At TheWrap's foreign-film awards-series screening — as everywhere — Italy's foreign-film Oscar entry provoked inevitable comparisons to “La Dolce Vita”
There are worse things than being called the new Fellini, as Italian director Paolo Sorrentino admitted at TheWrap's screening of his new film “The Great Beauty,” the country's entry in this year's foreign-film Oscar sweepstakes. But there are good reasons to deflect the correlation.
“Fellini's a genius, so I can't mind. But I am a little bit scared of this comparison,” Sorrentino told TheWrap film critic Alonso Duralde in a discussion following the standing-room-only — our thanks and admiration to those who stuck it out on the floor — screening Wednesday night at the Landmark.
Sorrentino noted that a scene in which his leading man, Jep, comes across a luminous Fanny Ardant on a stairway was an overt “homage to ‘La Dolce Vita.' And some of the topics of my movie, I know very well, are also topics of 50 years before in ‘La Dolce Vita,' (like) the idea of the emptiness in the life of a Beautiful Person. But this is just a movie, and ‘La Dolce Vita’ is a masterpiece.”
“Just a movie” is not the phrase on most critics’ lips right now, with the New York Times calling “The Great Beauty” ”a deliriously alive movie,” the New Yorker saying that leading man Jep Gambardella is “Rome made flesh,” and Time calling the film … yes… “‘ La Dolce Vita’ 2.0.” (It opens Friday in L.A. for a week-long run at the Nuart.)
Sorrentino's film follows the life of a celebrated journalist/socialite in Rome who's most famous for the single novel he wrote decades before, and who spends the days following his 65th birthday and the death of his first love taking stock of his party-filled life. At TheWrap's screening, you might have mistaken it for an all-out comedy, from the boisterous laughter that met much of the first two-thirds of the 150-minute film. It occasionally veers into surrealism and/or farce, yet as expose’ of shallow high society go, it's marked by a satire that can only be described as … deeply tender.

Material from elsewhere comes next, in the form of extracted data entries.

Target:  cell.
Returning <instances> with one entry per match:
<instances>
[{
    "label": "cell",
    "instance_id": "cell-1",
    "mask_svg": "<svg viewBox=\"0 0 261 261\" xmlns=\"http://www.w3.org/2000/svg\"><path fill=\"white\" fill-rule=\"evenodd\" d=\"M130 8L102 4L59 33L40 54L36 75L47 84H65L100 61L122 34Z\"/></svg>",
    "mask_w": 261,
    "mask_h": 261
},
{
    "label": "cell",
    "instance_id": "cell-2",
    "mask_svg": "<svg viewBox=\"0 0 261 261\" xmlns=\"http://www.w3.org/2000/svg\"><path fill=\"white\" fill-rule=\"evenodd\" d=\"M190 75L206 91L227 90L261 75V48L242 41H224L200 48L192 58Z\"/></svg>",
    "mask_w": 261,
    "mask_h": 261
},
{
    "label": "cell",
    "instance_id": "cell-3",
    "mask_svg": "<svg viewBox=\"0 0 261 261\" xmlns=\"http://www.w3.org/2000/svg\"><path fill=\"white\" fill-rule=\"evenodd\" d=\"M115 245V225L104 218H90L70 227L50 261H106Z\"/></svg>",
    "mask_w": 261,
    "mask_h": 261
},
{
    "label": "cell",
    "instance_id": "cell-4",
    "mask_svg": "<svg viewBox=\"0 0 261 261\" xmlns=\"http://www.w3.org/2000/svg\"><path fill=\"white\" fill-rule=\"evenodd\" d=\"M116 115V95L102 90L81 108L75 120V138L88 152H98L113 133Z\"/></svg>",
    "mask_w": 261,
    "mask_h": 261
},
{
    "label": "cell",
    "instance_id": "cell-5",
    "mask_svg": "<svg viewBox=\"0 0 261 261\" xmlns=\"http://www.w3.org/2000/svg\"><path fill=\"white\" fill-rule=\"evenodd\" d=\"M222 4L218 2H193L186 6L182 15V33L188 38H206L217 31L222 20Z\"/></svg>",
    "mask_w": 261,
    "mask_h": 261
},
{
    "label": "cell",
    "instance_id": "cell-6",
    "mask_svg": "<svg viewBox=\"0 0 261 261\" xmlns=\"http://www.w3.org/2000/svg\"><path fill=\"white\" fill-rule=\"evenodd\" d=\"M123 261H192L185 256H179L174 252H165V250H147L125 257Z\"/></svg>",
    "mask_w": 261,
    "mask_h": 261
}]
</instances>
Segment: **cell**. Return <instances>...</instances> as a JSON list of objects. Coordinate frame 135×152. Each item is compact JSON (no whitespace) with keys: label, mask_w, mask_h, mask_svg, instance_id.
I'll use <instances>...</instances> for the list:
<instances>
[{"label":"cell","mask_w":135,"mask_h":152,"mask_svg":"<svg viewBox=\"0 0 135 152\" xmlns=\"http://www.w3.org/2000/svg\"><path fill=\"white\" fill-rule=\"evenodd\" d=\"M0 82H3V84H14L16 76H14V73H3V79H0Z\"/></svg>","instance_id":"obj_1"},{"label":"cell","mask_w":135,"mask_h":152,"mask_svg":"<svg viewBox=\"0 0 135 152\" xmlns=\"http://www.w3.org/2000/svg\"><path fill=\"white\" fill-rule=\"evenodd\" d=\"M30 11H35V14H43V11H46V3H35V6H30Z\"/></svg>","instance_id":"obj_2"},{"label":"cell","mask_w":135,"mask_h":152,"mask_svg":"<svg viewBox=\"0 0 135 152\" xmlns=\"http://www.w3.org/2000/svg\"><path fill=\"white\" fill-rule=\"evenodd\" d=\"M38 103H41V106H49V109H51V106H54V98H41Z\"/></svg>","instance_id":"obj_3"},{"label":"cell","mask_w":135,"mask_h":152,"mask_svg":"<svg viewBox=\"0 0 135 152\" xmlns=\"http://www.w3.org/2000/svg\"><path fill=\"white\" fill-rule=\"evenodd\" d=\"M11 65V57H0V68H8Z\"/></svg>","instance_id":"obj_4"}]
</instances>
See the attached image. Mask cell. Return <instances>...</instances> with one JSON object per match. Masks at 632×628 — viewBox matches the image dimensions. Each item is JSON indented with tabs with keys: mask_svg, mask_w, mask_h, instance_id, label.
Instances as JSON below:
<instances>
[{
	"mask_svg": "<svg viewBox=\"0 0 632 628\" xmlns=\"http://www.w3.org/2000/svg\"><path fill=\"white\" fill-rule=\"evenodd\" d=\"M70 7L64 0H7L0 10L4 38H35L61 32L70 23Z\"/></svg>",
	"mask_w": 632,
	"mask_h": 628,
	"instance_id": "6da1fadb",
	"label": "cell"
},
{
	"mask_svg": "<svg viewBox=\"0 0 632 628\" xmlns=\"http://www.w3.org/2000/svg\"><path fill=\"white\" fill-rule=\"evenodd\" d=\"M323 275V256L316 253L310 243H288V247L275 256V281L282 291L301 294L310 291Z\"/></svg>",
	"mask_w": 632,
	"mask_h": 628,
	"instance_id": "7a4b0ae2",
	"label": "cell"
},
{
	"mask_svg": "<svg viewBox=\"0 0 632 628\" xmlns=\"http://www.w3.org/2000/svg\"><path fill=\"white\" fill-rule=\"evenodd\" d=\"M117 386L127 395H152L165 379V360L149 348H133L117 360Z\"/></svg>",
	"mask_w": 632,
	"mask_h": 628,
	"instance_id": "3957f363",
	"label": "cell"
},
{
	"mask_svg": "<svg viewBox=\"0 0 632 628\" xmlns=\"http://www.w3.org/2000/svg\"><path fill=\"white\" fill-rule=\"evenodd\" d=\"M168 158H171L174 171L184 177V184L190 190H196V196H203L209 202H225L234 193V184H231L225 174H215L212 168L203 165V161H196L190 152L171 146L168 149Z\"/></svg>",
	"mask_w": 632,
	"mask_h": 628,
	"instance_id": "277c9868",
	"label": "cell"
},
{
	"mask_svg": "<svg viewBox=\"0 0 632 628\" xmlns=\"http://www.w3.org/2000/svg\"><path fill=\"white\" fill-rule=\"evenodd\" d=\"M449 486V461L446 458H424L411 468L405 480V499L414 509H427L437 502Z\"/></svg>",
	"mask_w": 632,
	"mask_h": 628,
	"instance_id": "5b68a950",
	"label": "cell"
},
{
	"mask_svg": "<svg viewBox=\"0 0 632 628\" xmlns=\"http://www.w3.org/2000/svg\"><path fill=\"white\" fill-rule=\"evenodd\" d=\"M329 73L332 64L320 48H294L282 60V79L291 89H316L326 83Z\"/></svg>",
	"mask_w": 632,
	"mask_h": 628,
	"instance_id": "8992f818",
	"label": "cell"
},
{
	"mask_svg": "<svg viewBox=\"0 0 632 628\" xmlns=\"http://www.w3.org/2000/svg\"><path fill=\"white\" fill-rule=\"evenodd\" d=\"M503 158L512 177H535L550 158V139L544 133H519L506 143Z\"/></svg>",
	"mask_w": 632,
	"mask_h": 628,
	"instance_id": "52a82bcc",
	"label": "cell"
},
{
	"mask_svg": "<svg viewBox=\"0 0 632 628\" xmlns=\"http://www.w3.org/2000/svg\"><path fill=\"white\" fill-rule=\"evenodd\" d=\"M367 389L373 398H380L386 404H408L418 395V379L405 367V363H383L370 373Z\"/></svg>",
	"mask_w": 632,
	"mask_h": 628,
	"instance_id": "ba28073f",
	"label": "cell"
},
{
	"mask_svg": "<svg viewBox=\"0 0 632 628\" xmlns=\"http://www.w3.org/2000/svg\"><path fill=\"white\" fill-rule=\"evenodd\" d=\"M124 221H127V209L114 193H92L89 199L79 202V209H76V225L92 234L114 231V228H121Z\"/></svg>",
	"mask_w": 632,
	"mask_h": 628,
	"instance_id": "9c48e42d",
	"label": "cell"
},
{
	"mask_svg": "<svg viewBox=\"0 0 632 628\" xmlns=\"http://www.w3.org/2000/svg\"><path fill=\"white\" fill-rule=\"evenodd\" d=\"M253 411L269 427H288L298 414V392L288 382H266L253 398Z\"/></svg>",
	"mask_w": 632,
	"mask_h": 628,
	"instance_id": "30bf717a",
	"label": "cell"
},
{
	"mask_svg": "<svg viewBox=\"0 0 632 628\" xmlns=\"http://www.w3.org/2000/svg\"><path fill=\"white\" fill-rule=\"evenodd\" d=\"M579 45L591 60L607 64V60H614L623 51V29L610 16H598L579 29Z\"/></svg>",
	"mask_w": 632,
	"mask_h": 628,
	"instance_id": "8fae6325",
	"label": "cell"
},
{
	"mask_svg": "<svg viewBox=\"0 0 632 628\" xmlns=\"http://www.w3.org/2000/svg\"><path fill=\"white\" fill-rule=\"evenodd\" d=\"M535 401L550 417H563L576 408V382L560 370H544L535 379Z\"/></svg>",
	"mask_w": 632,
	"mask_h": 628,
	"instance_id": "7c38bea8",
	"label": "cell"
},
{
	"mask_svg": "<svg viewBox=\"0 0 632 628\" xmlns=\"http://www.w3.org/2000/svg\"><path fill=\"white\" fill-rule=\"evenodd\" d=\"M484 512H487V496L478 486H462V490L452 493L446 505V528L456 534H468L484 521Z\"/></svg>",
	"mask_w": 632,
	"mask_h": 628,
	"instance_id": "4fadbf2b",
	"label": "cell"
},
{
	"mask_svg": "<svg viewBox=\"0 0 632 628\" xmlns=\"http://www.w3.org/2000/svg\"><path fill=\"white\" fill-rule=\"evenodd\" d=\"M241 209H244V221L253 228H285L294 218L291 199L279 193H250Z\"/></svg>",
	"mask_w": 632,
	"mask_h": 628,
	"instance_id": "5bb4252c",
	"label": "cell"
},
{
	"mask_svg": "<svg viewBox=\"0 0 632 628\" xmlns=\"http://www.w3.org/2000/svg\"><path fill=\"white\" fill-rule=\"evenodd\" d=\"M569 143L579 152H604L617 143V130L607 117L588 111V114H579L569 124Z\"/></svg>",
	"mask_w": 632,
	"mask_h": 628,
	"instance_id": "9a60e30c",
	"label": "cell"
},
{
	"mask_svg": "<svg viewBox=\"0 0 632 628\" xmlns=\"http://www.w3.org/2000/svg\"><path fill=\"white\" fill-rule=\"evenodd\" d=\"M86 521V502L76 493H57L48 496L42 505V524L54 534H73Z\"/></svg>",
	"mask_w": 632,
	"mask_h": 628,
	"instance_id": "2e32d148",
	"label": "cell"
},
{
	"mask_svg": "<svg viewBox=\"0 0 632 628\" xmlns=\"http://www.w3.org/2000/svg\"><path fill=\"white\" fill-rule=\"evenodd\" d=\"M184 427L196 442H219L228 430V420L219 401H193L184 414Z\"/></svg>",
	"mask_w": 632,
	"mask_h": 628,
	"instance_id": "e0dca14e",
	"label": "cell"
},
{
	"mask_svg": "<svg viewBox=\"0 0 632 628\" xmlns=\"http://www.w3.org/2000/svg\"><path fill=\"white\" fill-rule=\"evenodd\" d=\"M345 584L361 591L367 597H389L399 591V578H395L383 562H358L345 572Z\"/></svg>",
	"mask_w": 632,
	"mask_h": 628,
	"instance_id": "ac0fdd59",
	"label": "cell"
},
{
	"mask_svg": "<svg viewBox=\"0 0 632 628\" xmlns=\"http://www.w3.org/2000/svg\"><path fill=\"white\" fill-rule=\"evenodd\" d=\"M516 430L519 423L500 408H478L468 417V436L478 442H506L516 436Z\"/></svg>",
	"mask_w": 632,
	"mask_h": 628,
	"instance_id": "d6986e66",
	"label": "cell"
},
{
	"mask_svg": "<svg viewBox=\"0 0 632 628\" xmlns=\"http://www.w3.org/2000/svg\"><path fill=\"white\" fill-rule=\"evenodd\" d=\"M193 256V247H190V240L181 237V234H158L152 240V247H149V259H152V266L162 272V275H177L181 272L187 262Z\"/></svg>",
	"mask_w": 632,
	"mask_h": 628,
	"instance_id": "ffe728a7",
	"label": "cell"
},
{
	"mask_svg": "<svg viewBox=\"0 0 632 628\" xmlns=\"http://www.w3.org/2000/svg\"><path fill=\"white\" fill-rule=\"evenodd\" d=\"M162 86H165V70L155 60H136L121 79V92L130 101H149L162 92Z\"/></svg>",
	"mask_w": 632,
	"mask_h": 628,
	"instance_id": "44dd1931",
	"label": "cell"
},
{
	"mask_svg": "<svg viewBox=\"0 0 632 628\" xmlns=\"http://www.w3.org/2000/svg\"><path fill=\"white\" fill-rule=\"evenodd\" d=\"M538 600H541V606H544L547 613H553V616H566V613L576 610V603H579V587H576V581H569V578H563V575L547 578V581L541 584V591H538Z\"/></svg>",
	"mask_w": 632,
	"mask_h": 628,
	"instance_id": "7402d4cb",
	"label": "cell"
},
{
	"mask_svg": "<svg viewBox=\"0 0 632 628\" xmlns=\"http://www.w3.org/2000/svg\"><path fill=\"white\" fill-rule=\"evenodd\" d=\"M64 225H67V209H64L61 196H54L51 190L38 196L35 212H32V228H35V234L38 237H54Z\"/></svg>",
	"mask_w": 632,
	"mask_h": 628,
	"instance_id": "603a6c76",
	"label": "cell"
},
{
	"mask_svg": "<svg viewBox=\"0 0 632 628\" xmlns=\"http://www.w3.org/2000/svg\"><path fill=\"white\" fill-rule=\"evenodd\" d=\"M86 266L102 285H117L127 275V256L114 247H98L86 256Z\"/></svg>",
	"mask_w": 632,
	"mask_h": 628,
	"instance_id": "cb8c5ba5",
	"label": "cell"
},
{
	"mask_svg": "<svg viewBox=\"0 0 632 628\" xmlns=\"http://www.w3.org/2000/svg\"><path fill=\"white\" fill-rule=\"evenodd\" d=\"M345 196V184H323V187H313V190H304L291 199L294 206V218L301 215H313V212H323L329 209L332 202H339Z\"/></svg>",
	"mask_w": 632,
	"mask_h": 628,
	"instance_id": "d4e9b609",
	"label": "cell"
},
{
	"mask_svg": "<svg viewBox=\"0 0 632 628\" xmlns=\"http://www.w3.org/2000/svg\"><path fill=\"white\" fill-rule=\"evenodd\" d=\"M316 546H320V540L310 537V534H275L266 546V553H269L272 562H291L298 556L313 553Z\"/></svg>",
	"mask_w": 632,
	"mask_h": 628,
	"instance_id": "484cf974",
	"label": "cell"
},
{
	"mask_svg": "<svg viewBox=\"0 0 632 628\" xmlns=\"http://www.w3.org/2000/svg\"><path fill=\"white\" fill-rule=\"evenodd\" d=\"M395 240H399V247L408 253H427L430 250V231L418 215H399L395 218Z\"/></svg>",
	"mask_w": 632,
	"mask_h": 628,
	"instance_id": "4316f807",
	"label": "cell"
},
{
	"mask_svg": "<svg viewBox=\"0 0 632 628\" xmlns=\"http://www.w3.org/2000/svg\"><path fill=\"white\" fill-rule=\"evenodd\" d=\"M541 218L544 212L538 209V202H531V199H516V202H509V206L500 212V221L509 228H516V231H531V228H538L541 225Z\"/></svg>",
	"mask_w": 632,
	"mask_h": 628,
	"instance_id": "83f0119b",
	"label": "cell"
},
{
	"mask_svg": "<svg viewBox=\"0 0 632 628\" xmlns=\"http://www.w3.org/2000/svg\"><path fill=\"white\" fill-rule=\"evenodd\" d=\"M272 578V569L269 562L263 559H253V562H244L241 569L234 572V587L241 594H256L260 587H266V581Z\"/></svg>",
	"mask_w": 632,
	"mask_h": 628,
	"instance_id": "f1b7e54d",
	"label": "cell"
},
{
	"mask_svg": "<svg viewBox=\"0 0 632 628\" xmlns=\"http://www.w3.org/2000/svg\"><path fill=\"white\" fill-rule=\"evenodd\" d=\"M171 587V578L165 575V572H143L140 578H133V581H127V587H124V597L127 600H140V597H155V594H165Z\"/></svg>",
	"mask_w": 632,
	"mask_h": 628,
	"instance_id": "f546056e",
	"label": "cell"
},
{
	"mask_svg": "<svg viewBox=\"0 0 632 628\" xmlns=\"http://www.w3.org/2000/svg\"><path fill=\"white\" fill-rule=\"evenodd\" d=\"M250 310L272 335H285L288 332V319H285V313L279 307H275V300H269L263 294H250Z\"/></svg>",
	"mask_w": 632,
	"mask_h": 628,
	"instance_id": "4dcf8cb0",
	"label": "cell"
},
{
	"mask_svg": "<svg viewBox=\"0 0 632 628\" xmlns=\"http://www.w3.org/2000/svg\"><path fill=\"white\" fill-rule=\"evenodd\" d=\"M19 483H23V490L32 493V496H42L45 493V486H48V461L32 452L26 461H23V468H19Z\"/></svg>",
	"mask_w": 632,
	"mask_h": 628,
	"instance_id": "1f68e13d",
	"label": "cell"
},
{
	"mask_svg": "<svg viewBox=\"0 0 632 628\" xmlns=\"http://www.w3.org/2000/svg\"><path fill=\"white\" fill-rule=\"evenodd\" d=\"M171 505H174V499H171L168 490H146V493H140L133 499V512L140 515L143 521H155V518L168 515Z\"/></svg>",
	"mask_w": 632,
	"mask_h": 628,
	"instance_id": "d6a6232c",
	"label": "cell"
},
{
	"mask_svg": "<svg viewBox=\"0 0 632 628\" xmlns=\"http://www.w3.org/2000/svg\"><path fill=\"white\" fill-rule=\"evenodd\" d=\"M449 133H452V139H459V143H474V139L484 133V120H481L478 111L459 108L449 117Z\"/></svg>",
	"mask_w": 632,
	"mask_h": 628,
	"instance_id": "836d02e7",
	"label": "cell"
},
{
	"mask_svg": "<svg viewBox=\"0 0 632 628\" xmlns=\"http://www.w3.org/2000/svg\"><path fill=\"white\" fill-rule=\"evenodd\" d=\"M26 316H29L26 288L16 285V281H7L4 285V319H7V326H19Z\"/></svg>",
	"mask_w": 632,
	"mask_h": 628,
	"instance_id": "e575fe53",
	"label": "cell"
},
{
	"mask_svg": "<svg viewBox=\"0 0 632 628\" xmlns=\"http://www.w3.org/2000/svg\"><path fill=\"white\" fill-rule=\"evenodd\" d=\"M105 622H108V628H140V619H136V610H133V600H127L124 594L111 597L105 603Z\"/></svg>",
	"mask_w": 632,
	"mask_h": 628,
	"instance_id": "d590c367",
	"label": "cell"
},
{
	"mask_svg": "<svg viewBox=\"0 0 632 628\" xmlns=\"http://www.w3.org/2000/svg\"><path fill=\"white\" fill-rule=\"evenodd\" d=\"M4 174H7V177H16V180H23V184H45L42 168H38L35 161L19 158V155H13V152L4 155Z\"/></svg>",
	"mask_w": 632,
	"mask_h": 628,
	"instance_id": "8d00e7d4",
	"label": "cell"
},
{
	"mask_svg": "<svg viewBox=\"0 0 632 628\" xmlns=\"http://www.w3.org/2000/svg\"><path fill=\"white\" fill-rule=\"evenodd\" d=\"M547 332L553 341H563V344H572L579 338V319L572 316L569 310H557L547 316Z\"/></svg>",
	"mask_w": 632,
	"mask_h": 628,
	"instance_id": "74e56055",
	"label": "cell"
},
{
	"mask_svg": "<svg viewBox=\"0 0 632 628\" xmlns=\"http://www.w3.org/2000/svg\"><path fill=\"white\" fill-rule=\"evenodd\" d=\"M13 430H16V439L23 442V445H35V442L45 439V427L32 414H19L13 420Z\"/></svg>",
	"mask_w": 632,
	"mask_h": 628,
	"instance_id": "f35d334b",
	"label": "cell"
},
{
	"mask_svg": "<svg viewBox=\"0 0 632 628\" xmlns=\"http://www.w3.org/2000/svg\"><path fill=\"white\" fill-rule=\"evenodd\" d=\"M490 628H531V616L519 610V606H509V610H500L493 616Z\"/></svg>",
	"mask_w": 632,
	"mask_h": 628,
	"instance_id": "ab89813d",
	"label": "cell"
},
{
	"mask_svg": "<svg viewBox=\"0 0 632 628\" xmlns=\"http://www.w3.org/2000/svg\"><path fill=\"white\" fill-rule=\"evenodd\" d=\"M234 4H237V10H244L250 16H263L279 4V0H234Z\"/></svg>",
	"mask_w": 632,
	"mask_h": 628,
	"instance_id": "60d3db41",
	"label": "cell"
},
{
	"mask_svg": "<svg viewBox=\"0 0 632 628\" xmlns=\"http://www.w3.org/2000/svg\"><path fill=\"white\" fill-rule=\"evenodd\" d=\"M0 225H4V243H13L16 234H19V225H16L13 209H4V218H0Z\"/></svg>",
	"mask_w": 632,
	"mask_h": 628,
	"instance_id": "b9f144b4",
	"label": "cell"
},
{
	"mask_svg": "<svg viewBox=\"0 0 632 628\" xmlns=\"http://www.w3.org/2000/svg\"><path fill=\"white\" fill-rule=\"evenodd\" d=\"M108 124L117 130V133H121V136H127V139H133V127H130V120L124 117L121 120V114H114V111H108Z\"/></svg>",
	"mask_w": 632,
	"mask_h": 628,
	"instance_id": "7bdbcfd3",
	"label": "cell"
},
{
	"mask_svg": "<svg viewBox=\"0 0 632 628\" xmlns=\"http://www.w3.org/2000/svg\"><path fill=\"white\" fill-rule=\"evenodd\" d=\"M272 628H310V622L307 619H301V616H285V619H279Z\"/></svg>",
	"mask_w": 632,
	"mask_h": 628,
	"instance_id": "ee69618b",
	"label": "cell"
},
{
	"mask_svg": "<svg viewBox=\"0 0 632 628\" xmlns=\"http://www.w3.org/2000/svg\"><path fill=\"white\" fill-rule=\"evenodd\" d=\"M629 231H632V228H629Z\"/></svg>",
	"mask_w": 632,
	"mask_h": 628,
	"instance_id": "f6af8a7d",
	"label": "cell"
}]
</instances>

“The movie tries to find the beauty in emptiness and in the stupid things of life,” Sorrentino said. “There are many things that I hate in the movie. But in doing the movie, I found out that I can also feel a tenderness for the things that I hate … After this movie, I hate a little bit less … If you do a movie about things that you hate, probably you don't do a good movie. It's important to do a movie about characters that you love. So I didn't moralize … Behind the (immorality) of these people, there is a sense of fragility.”
The filmmaker's empathy even extended to a shallow, rich wife whose delusions about herself are taken down about a hundred pegs in a hilarious but painful party scene.
“Even that scene where the main character says many, many things against that woman's hypocrisy,” said Sorrentino, “I found out after making the movie that hypocrisy is important to survive in the world.”
“The Great Beauty” is a veritable love letter to Rome, but that didn't make it any easier for him to shoot there.
“It's very difficult to shoot in Rome, because it's a museum in open air. So the government of the city is afraid about everything,” Sorrentino said. “For example, there is a rule about actors in movies that they must stay seven meters from the fountains or other monuments.”
But it was crucial to establish a love for the city via the movie's luminous widescreen lensing, in order to get to the deeper loves Sorrentino wanted to explore, both of which are referenced in the film's title.
“It's easy to recognize the beauty of Rome,” he said, “and there is a beauty hidden inside all of the characters that are in the movie.”
And maybe that's the biggest difference between Sorrentino and Fellini: As The Great Beauty ultimately reveals by the end of its tragicomic two and a half hours, he's a lover, not a fighter.